Prompt A:
Answer these from the transparency-log post, one answer per line, marked the same way:
(i) What does the writer assume about From/To addresses?
(ii) According to the first quoted passage from Mike Hearn, how do email addresses differ from domains?
(iii) What did Mike Hearn say he implemented as a library?
Prompt B: Extend the transparency-log post beyond its last line.

Page text:

[messaging] Hashing entries in a transparency log

Tom Ritter tom at ritter.vg
Fri Sep 5 05:04:51 PDT 2014


What is the metadata people are talking about?  Origin IP?  I agree we
should not be bringing that back.  From/To addresses? I haven't see a
proposal for how to hide those. I'm going to assume From/To are in the
clear to providers at least.

On 4 September 2014 11:49, Mike Hearn <mike at plan99.net> wrote:
> Email addresses are free whereas domains are not. If you allow an attacker
> to insert arbitrary keys into your database then you can very quickly run
> out of resources. Spammers are a tricky lot ....

I believe you, but that that's surprising to me. I assumed that for
many spammers, domains were essentially free either through the
register-and-return route, or the other tricks squatters use to hold a
domain after expiration for a couple days to see how much traffic it
gets.  Like IPv6 addresses, I'd expect spammers to rotate domains very
quickly.  (Not one-per-spam mind you, but still 'quickly').

On 4 September 2014 12:52, Mike Hearn <mike at plan99.net> wrote:
> If you encrypt all payloads you may as well also scramble metadata, and rely
> on a totally different anti spam approach like using Bitcoin deposits or
> micropayments. That's why I'm more interested in Pond than systems that'd
> try and globally upgrade SMTP. And I actually implemented Bitcoin
> micropayments as a library, though not for spam.

Provided data:

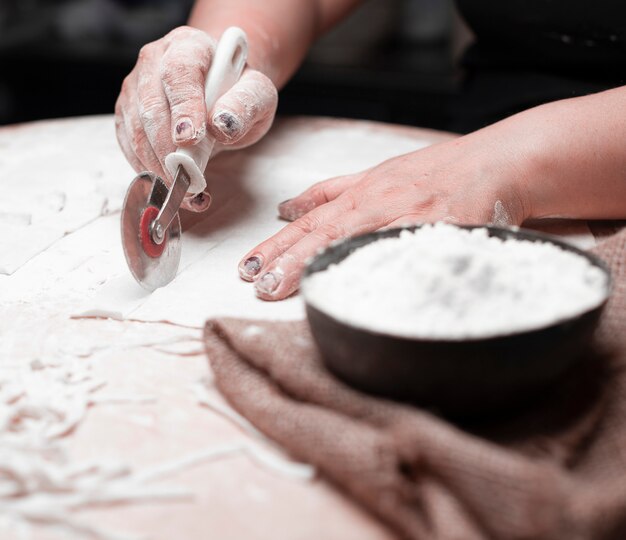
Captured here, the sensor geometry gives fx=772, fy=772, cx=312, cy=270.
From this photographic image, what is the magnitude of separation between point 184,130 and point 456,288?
1.57 ft

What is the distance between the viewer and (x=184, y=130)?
3.05 feet

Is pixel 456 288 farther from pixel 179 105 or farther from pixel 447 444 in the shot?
pixel 179 105

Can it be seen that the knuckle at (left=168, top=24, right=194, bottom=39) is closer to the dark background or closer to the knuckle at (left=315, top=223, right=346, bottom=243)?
the knuckle at (left=315, top=223, right=346, bottom=243)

Answer A:
(i) That they are in the clear to providers, at least.
(ii) Email addresses are free, whereas domains are not.
(iii) Bitcoin micropayments.

Answer B:
I was wondering if there could perhaps be some sort of signed token a
recipient could include in a reply that would basically be 'proof of
not being a dick',  I include that in an outbound header on subsequent
email to that user. It'd be a flag to both outbound and inbound spam
filters that this is less likely to be spam, as the recipient replied
and is interacting at least.

More metadata about communication of course, but to get access to see
that token, you'll see the From and To metadata anyway, and you would
learn the same from the From/To as the token if we assume you maintain
semi-persistence access to the channel you compromised.


I was also wondering if there was perhaps some feedback mechanism
where a spam recipient who marks something spam would send the
(potentially plaintext) message back to the sending provider, for
incorporation into origin spam-filtering. It'd be authenticated by
either the sender's signature (but I know some people are vehemently
against signing outbound messages) or by the DKIM signature.

> Failing that, various kinds of clever PIR protocols might allow client apps
> to do spam filtering themselves with the support of big databases in the
> cloud, but the maths for this makes my head explode and usually comes with
> giant caveats that render it unworkable.

IIRC, the safe browsing database is clientside for... some browser.
Maybe Chrome on Android?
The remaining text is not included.